**WHAT IS BEING ASKED**
Copy out word for word the stretch of the article on preparing a personal injury lawsuit from "Preserve All the" through "and bloody shirt).".

If your injury claim negotiations fail, the next logical step is to file a lawsuit and get the court's help in settling the case. That is your right, but you shouldn't take it lightly because you don't want to risk instigating a lawsuit with no chance of succeeding. This is why you need to take these four steps first:
Confirm That You Actually Have a Case
You don't have a valid personal injury claim just because you were injured by another person's negligence. Maybe you were committing a crime at the time of your injury or contributed in some way to the said injuries (if contributory negligence laws apply in your state). Depending on the circumstances of your injuries, you may not have a valid injury claim in both cases. Therefore, confirm the legal basis for your claim before proceeding.
Make Sure You Have the Right Defendant
Have you considered that the defendant or their insurance company is refusing to pay your damages because they aren't liable for the damages? This is usually the case when an injury victim files a claim against the wrong party. Therefore, confirm that the person you named in your demand letter is actually responsible for your damages. For example, if you were suing a company driver for crashing into your car, consider whether you should really be suing the driver's employer or the manufacturer of the car.
Preserve All the Evidence and Witnesses' Contacts
Preserving evidence and witnesses' contacts ensures that you have the arsenal to fight for your case during litigation. If you can't prove your case, then you don't stand a good chance of winning your injury claim even if it is "clear" the defendant is liable. Gather all your medical bills and records, put your witnesses' contacts in a file (in a safe place), make copies of all photographs associated with the incident, and preserve all physical evidence associated with your injuries (such as a torn and bloody shirt).
Get a Written Reason for the Refusal
Another useful step is to ensure that the insurance adjuster you have been dealing with has actually refused your claim. It doesn't pay to rush to litigation when the adjuster is just playing hardball (a common negotiation tactic). If you can get the adjuster to refuse your claim in writing, it means the insurance company isn't actually willing to pay (the amount you are demanding).
Consulting a personal injury lawyer will help you take care of the above precautions – and more. That way you can file the lawsuit without fear.

**PROVIDED RECORDS**
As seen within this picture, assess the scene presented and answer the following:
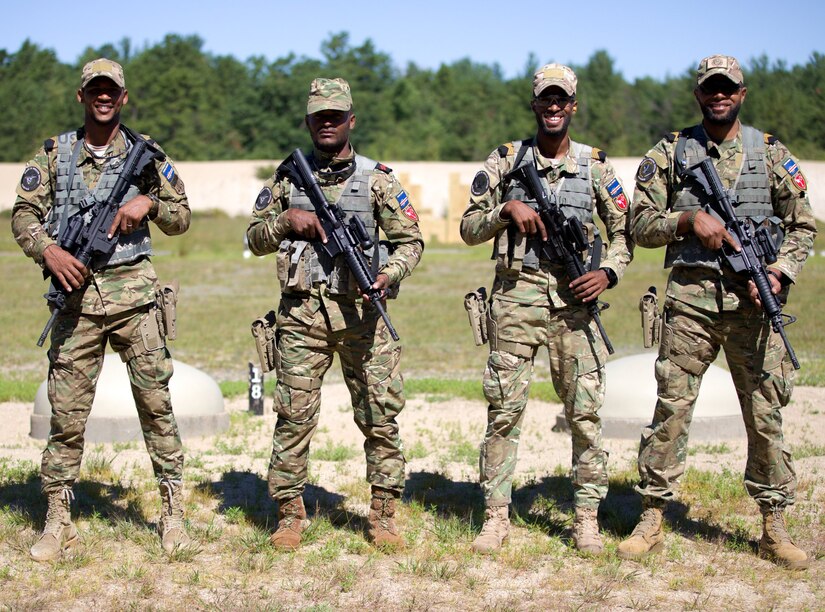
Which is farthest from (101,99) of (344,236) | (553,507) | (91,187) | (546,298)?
(553,507)

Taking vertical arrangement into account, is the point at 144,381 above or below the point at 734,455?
above

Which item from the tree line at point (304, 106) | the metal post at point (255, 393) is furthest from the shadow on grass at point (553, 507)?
the tree line at point (304, 106)

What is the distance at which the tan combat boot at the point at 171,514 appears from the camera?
19.6 ft

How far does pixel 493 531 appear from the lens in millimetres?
6012

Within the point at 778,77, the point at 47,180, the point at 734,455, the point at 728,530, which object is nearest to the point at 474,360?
the point at 734,455

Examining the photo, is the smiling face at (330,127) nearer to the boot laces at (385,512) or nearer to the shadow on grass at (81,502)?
the boot laces at (385,512)

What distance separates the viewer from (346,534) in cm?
632

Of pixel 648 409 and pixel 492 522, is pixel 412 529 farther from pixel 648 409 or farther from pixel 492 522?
pixel 648 409

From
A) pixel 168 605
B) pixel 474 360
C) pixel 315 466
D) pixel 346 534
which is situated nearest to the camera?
pixel 168 605

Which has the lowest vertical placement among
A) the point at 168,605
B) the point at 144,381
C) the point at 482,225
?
the point at 168,605

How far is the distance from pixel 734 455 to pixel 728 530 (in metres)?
2.15

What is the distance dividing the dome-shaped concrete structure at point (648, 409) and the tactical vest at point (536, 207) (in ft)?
11.1

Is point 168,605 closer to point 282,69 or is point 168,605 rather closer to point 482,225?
point 482,225

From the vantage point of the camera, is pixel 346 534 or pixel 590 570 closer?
pixel 590 570
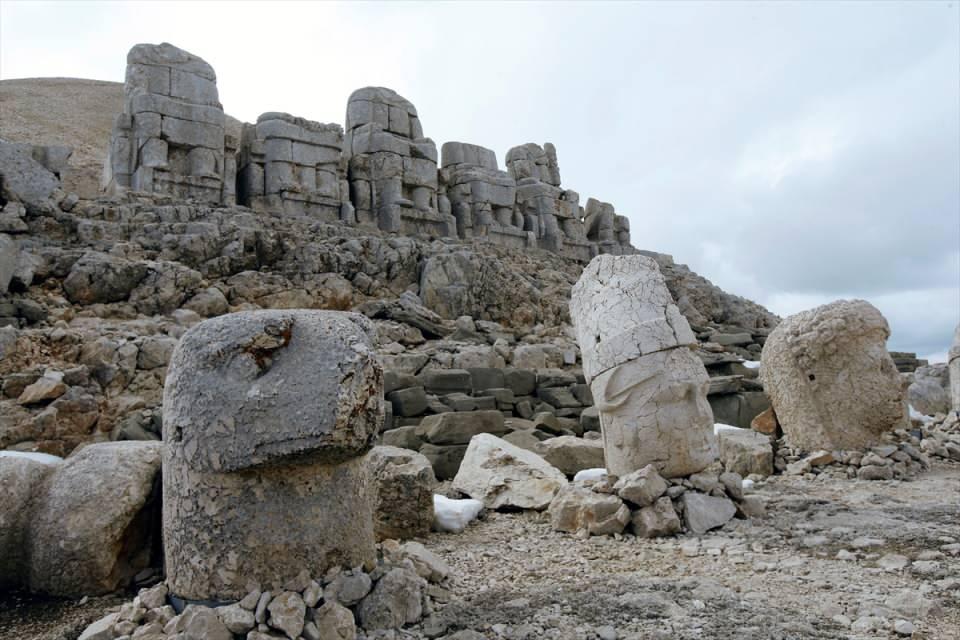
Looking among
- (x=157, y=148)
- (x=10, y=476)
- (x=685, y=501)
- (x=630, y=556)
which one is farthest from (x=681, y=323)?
(x=157, y=148)

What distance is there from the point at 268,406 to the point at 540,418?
6.10m

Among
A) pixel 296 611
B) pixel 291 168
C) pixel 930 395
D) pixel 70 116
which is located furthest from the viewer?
pixel 70 116

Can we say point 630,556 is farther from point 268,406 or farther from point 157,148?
point 157,148

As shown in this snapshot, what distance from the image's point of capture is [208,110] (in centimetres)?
1521

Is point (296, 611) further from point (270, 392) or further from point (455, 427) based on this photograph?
point (455, 427)

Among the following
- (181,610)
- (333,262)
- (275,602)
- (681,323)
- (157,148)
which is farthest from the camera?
(157,148)

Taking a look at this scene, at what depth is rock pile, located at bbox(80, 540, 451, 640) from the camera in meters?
2.23

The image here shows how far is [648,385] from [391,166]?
14744 millimetres

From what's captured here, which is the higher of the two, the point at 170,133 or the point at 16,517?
the point at 170,133

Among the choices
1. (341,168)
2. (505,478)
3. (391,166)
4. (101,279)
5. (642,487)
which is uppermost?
(391,166)

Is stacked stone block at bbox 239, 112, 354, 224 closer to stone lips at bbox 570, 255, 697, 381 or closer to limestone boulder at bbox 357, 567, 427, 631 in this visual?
stone lips at bbox 570, 255, 697, 381

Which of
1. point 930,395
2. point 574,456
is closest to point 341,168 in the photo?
point 574,456

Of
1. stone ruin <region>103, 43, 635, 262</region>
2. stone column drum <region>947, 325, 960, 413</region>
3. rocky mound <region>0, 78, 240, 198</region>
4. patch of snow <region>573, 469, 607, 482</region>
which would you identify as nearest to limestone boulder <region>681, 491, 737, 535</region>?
patch of snow <region>573, 469, 607, 482</region>

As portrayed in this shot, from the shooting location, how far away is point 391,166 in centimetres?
1805
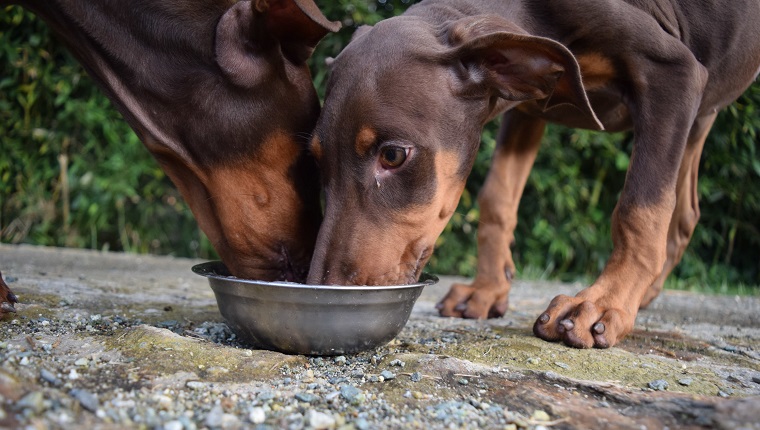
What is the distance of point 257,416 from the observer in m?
1.86

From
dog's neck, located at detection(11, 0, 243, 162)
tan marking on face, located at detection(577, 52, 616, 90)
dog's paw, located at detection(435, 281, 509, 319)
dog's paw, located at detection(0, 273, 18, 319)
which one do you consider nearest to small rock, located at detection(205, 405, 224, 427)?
dog's paw, located at detection(0, 273, 18, 319)

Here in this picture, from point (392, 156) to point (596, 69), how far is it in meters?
1.11

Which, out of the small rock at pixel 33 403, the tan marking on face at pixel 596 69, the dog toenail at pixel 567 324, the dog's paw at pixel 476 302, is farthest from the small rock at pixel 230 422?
the tan marking on face at pixel 596 69

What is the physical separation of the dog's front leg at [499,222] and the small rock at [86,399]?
225 cm

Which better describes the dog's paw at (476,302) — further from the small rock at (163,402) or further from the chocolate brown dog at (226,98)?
the small rock at (163,402)

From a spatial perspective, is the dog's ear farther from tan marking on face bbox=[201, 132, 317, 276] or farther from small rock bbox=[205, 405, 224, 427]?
small rock bbox=[205, 405, 224, 427]

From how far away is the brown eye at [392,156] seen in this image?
2.88 m

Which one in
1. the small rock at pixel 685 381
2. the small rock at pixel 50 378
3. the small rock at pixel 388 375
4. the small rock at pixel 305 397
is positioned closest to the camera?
the small rock at pixel 50 378

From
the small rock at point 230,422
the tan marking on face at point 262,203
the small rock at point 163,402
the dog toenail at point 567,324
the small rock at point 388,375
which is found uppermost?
the tan marking on face at point 262,203

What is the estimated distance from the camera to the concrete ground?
192cm

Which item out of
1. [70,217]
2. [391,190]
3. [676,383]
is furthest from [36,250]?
[676,383]

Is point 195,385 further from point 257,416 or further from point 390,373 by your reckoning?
point 390,373

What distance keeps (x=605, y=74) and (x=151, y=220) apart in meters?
4.80

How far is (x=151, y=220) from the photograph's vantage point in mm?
6785
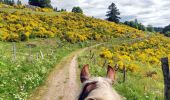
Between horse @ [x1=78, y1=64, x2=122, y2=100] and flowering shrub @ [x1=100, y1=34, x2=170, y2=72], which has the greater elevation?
horse @ [x1=78, y1=64, x2=122, y2=100]

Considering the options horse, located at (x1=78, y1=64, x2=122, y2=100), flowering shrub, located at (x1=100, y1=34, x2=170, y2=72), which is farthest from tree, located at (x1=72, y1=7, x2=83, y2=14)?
horse, located at (x1=78, y1=64, x2=122, y2=100)

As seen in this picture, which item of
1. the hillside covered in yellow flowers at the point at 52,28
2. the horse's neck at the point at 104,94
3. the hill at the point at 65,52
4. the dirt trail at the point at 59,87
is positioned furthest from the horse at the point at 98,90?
the hillside covered in yellow flowers at the point at 52,28

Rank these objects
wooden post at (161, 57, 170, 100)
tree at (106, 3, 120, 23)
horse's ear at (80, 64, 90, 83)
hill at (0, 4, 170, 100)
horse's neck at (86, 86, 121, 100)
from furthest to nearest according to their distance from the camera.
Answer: tree at (106, 3, 120, 23) → hill at (0, 4, 170, 100) → wooden post at (161, 57, 170, 100) → horse's ear at (80, 64, 90, 83) → horse's neck at (86, 86, 121, 100)

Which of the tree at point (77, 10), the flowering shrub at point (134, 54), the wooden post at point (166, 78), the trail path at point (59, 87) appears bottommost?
the flowering shrub at point (134, 54)

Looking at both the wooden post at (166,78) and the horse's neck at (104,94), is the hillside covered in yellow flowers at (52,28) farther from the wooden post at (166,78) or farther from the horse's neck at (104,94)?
the horse's neck at (104,94)

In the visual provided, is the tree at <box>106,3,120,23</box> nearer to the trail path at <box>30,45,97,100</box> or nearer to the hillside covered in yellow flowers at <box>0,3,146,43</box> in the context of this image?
the hillside covered in yellow flowers at <box>0,3,146,43</box>

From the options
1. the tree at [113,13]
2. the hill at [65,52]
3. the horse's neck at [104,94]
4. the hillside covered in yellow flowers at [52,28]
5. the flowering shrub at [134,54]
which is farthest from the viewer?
the tree at [113,13]

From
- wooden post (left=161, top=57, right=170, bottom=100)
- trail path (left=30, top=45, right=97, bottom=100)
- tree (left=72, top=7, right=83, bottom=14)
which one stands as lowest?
trail path (left=30, top=45, right=97, bottom=100)

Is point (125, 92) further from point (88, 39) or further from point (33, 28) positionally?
point (88, 39)

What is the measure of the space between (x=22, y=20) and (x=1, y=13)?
443 cm

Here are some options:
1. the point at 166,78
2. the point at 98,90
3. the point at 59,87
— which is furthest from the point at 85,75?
→ the point at 59,87

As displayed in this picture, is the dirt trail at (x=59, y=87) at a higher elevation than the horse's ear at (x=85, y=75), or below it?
below

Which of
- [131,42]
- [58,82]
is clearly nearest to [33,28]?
[131,42]

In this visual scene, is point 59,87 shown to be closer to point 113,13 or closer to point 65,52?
point 65,52
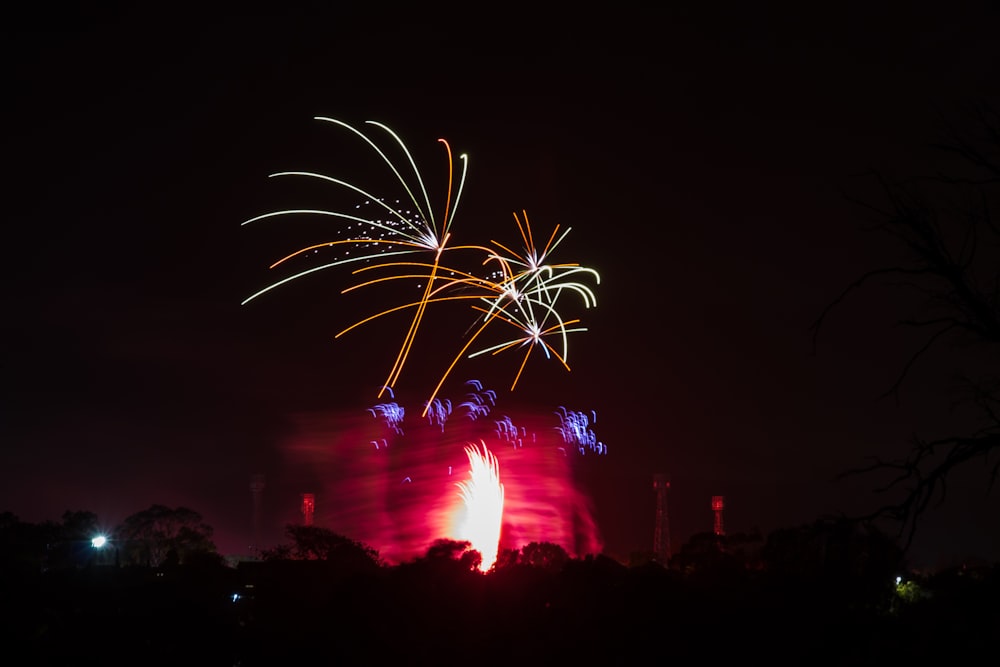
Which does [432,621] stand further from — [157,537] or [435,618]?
[157,537]

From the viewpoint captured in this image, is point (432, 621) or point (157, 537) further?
point (157, 537)

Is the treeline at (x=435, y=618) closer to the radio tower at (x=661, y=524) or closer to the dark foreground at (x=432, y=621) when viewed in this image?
the dark foreground at (x=432, y=621)

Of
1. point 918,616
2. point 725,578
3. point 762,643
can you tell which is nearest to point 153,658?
point 762,643

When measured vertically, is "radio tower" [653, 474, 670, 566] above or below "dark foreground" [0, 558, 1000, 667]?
above

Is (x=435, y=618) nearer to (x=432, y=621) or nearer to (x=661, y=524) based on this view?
(x=432, y=621)

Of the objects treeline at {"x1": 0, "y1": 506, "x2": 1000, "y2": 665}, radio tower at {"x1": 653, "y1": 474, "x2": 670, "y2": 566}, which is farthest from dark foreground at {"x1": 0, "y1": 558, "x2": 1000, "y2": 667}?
radio tower at {"x1": 653, "y1": 474, "x2": 670, "y2": 566}

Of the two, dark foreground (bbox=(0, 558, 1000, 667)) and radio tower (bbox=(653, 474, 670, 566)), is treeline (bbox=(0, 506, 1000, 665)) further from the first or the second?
radio tower (bbox=(653, 474, 670, 566))

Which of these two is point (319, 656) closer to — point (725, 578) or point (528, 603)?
point (528, 603)

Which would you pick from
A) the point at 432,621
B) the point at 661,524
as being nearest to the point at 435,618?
the point at 432,621

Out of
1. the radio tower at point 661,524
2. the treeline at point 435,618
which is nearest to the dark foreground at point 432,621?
the treeline at point 435,618
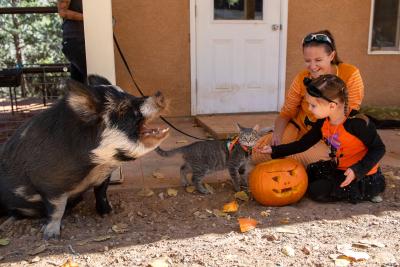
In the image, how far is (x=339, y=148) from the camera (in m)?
3.81

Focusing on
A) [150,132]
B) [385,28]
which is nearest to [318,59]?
[150,132]

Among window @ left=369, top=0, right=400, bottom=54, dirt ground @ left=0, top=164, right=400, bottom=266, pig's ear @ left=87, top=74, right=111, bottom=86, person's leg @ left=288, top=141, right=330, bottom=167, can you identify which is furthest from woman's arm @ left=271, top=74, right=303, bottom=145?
window @ left=369, top=0, right=400, bottom=54

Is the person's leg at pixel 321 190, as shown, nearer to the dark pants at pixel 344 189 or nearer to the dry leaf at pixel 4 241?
the dark pants at pixel 344 189

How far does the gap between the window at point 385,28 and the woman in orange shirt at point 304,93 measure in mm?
4384

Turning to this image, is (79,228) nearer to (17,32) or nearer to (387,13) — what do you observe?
(387,13)

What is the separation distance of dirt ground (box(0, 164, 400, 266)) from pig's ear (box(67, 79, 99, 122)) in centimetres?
93

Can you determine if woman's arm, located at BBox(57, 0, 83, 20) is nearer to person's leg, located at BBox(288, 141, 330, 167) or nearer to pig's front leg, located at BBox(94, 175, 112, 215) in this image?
pig's front leg, located at BBox(94, 175, 112, 215)

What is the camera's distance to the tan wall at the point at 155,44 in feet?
23.0

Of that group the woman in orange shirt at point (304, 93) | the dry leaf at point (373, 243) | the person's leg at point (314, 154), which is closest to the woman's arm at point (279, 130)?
the woman in orange shirt at point (304, 93)

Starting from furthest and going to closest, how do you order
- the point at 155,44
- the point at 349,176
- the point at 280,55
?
the point at 280,55 → the point at 155,44 → the point at 349,176

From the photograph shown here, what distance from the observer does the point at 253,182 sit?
3.86m

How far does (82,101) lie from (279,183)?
1801mm

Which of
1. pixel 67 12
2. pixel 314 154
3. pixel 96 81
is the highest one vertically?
pixel 67 12

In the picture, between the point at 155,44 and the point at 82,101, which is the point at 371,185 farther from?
the point at 155,44
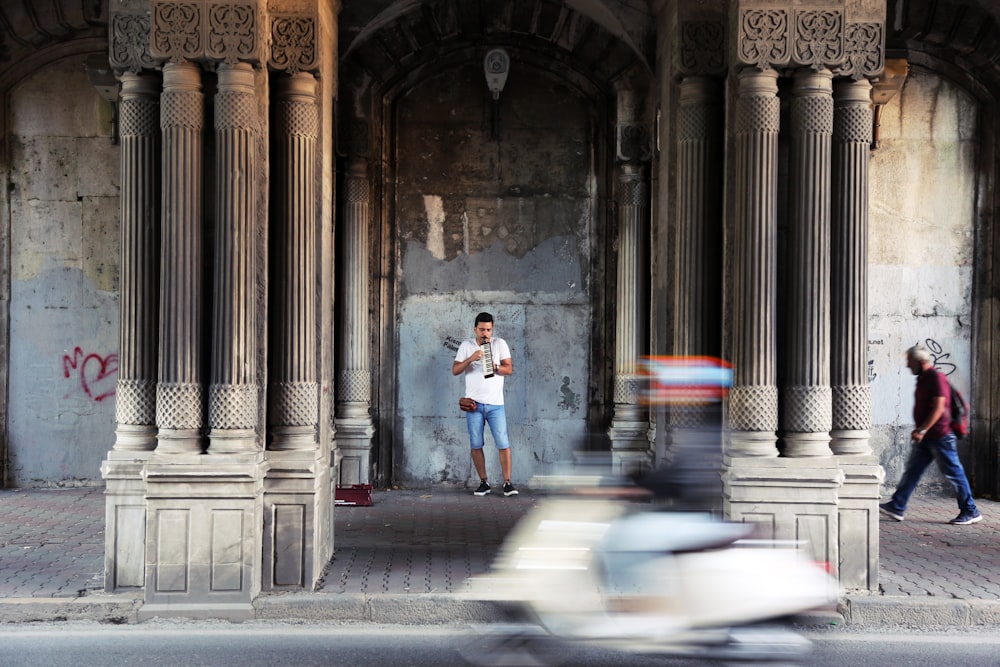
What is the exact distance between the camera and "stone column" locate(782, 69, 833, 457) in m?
7.73

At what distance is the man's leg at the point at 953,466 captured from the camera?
1038 cm

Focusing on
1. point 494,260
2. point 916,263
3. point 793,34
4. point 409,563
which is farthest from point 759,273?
point 916,263

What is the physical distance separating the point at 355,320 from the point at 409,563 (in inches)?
188

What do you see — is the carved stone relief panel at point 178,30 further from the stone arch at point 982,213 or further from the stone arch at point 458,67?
the stone arch at point 982,213

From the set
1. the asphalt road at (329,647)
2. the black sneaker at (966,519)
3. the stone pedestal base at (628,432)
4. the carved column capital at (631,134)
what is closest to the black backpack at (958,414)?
the black sneaker at (966,519)

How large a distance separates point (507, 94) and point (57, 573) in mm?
7611

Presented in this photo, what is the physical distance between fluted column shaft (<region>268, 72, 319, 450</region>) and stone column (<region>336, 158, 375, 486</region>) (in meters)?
4.58

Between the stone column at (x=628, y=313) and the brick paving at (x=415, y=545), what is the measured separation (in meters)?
1.42

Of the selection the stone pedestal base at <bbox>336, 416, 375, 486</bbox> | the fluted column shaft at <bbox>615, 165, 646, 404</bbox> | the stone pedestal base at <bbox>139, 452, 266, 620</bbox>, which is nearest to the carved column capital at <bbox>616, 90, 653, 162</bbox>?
the fluted column shaft at <bbox>615, 165, 646, 404</bbox>

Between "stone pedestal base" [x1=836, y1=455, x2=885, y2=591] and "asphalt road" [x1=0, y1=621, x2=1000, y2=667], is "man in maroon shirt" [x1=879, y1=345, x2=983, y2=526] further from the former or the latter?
"asphalt road" [x1=0, y1=621, x2=1000, y2=667]

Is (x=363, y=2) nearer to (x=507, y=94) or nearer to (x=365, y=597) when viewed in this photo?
(x=507, y=94)

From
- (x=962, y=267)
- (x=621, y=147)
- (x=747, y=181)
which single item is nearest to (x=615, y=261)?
(x=621, y=147)

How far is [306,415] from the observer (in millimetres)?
7887

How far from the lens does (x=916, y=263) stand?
1248 centimetres
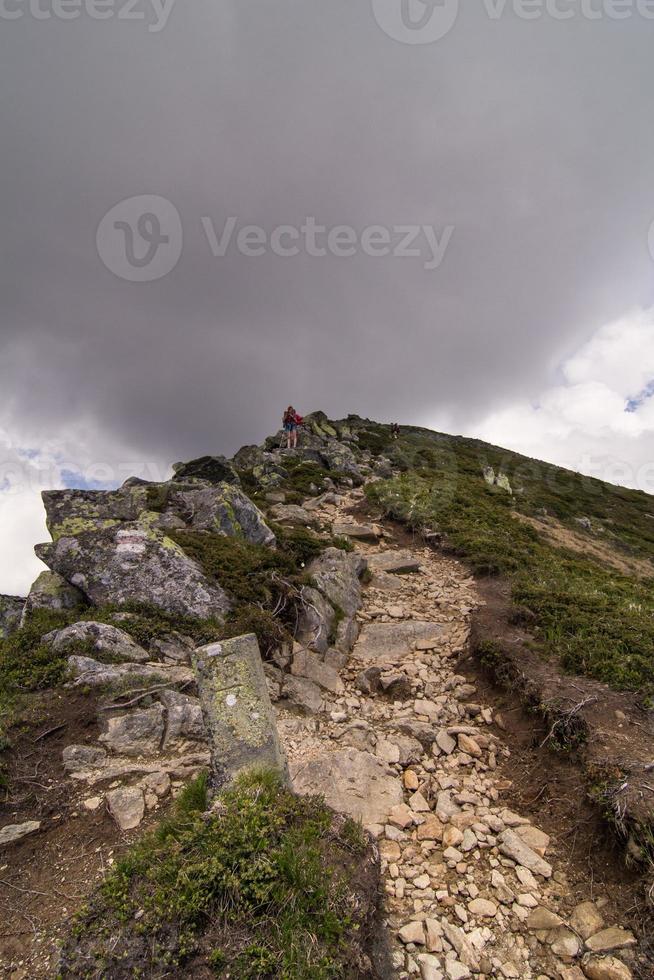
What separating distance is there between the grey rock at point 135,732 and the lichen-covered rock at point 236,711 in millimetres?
1740

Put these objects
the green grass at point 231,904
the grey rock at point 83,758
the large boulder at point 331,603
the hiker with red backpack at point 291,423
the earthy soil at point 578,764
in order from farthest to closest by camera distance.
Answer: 1. the hiker with red backpack at point 291,423
2. the large boulder at point 331,603
3. the grey rock at point 83,758
4. the earthy soil at point 578,764
5. the green grass at point 231,904

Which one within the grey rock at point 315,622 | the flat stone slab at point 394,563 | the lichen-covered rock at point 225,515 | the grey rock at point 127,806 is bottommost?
the grey rock at point 127,806

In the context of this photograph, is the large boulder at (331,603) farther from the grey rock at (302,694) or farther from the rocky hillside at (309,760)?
the grey rock at (302,694)

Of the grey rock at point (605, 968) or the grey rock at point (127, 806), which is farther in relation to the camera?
the grey rock at point (127, 806)

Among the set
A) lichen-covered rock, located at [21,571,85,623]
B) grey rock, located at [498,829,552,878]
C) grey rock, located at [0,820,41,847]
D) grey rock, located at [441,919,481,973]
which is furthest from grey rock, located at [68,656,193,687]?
grey rock, located at [498,829,552,878]

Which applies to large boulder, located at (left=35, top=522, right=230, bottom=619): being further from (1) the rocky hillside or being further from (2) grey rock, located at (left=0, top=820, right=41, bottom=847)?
(2) grey rock, located at (left=0, top=820, right=41, bottom=847)

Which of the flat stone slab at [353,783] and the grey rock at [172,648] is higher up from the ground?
the grey rock at [172,648]

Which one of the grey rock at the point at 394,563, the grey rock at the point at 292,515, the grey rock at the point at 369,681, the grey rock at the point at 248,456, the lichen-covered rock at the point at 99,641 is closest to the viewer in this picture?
the lichen-covered rock at the point at 99,641

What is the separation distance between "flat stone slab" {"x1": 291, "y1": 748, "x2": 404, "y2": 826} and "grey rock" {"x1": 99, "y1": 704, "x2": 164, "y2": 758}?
→ 6.38ft

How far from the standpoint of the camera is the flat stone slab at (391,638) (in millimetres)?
9266

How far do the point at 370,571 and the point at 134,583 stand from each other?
6.65 meters

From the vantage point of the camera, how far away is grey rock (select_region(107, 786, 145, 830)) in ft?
15.0

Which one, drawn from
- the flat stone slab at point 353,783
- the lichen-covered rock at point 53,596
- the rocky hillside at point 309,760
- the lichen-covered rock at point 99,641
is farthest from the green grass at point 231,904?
the lichen-covered rock at point 53,596

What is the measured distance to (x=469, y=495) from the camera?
2159 centimetres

**EXERCISE RESPONSE**
Preserve All the Evidence and Witnesses' Contacts
Preserving evidence and witnesses' contacts ensures that you have the arsenal to fight for your case during litigation. If you can't prove your case, then you don't stand a good chance of winning your injury claim even if it is "clear" the defendant is liable. Gather all your medical bills and records, put your witnesses' contacts in a file (in a safe place), make copies of all photographs associated with the incident, and preserve all physical evidence associated with your injuries (such as a torn and bloody shirt).